BEGIN
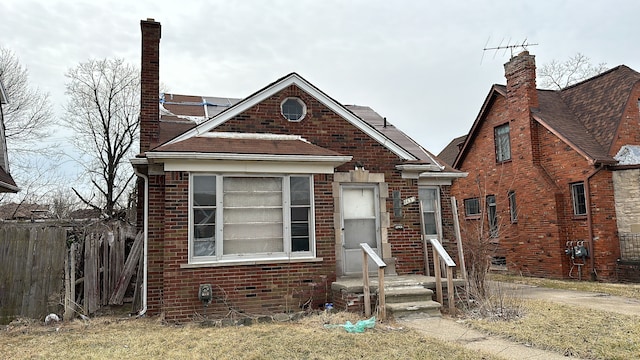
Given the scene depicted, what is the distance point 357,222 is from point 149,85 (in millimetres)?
5278

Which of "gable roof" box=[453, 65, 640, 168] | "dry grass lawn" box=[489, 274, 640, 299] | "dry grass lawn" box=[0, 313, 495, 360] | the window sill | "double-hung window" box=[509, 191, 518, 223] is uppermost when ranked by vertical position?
"gable roof" box=[453, 65, 640, 168]

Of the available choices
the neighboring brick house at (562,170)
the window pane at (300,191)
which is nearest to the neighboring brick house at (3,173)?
the window pane at (300,191)

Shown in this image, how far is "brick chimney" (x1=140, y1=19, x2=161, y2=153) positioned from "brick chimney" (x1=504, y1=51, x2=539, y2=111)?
12627 mm

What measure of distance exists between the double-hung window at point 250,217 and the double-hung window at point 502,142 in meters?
11.4

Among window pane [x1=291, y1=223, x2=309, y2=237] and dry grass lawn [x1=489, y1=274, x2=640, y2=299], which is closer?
window pane [x1=291, y1=223, x2=309, y2=237]

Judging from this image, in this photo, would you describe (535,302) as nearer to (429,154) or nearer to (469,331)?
(469,331)

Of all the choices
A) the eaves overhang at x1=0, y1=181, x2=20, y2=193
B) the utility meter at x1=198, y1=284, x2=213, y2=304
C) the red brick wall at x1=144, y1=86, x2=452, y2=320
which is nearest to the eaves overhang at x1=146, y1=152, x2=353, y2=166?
the red brick wall at x1=144, y1=86, x2=452, y2=320

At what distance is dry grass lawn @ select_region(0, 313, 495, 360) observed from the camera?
6.09m

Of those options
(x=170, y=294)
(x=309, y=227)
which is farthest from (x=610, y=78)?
(x=170, y=294)

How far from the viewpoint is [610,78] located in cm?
1678

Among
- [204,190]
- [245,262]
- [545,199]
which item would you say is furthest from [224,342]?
[545,199]

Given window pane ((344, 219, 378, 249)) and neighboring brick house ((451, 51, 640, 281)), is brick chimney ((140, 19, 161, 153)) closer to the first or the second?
window pane ((344, 219, 378, 249))

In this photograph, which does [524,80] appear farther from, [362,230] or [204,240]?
[204,240]

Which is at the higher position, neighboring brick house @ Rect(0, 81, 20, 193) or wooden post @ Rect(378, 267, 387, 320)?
neighboring brick house @ Rect(0, 81, 20, 193)
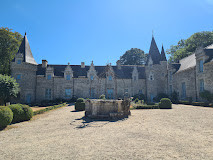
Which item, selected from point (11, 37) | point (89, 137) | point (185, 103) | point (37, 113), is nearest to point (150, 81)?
point (185, 103)

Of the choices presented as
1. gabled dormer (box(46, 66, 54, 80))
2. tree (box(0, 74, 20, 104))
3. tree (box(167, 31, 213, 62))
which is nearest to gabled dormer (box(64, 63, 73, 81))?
gabled dormer (box(46, 66, 54, 80))

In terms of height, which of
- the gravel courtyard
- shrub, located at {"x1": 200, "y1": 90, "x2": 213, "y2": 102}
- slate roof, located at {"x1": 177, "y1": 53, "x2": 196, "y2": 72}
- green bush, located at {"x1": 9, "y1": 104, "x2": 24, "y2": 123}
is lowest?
the gravel courtyard

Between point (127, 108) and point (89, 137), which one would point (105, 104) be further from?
point (89, 137)

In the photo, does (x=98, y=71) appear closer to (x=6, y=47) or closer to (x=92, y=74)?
(x=92, y=74)

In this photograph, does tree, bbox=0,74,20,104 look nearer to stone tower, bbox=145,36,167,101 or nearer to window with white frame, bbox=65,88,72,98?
window with white frame, bbox=65,88,72,98

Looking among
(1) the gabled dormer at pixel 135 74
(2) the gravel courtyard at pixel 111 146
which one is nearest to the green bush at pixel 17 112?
(2) the gravel courtyard at pixel 111 146

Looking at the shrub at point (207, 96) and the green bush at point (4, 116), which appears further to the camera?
the shrub at point (207, 96)

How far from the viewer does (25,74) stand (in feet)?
76.6

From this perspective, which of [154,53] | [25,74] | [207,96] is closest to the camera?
[207,96]

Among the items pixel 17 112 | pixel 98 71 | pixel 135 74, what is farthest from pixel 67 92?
pixel 17 112

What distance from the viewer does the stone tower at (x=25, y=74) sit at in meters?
22.9

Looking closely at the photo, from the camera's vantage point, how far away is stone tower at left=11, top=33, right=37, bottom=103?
22.9 m

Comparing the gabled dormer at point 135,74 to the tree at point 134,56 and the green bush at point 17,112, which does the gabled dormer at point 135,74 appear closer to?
the tree at point 134,56

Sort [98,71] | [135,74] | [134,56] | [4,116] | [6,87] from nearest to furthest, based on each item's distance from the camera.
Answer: [4,116] < [6,87] < [135,74] < [98,71] < [134,56]
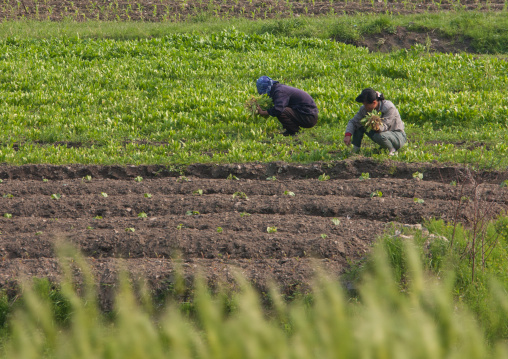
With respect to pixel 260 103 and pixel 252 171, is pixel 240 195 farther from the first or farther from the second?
pixel 260 103

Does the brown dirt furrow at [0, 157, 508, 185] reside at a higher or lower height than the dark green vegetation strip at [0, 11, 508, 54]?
lower

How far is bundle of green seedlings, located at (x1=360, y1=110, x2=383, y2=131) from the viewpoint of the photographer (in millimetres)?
8102

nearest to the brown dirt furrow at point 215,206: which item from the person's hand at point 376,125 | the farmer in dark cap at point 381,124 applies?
the person's hand at point 376,125

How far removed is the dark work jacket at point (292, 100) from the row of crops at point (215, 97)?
1.53 ft

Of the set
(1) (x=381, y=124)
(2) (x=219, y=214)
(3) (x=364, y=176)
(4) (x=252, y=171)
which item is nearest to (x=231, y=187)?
(4) (x=252, y=171)

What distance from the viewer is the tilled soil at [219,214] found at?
197 inches

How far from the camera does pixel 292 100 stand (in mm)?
10273

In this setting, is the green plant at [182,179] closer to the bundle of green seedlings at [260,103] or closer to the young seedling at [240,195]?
the young seedling at [240,195]

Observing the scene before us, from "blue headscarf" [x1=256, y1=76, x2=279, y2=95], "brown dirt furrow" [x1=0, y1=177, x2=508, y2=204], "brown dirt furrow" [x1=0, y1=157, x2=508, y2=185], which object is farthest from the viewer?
"blue headscarf" [x1=256, y1=76, x2=279, y2=95]

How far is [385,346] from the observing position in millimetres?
936

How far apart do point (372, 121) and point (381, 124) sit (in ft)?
0.74

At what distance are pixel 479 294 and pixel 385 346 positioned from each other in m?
3.75

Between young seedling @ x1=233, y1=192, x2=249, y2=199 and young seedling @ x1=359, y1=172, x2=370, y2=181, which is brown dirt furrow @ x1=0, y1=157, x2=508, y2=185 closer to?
young seedling @ x1=359, y1=172, x2=370, y2=181

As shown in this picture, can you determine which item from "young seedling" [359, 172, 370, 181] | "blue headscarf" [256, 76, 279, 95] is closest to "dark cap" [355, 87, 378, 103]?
"young seedling" [359, 172, 370, 181]
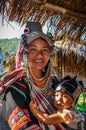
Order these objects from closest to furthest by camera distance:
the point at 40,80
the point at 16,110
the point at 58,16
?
the point at 16,110 → the point at 40,80 → the point at 58,16

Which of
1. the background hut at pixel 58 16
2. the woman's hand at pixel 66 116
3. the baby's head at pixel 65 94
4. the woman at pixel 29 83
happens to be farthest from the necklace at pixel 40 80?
the background hut at pixel 58 16

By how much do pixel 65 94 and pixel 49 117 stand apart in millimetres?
200

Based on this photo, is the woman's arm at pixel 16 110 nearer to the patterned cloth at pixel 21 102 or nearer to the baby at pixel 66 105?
the patterned cloth at pixel 21 102

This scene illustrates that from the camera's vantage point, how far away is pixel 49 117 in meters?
2.08

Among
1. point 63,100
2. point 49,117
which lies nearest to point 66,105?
point 63,100

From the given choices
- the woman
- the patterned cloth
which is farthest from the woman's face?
the patterned cloth

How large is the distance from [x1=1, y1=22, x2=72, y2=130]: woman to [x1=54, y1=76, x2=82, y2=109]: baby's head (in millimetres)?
70

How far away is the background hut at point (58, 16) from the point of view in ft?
6.61

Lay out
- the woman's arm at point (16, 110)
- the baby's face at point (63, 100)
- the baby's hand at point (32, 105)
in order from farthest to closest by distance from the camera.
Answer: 1. the baby's face at point (63, 100)
2. the baby's hand at point (32, 105)
3. the woman's arm at point (16, 110)

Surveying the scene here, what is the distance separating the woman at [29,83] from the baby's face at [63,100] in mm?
65

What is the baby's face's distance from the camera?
2.14 m

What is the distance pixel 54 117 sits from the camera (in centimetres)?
211

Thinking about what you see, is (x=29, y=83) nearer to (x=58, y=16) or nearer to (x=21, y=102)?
(x=21, y=102)

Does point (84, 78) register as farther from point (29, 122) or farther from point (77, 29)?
point (29, 122)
END
### Short exercise:
Please quote exactly the lines from the one containing "Surveying the scene" through the last line of the records above, both included, and nothing else.

### Final result:
Surveying the scene here, what is the distance separating the woman at [29,83] from the baby's face at [63,100] in mm?
65

What is the baby's face's distance from the camera?
2.14 m

What is the distance pixel 54 117 sits from the camera (in centimetres)?
211

Thinking about what you see, is (x=29, y=83) nearer to (x=58, y=16) or nearer to (x=21, y=102)?
(x=21, y=102)

Does point (84, 78) register as farther from point (29, 122) or farther from point (77, 29)?
point (29, 122)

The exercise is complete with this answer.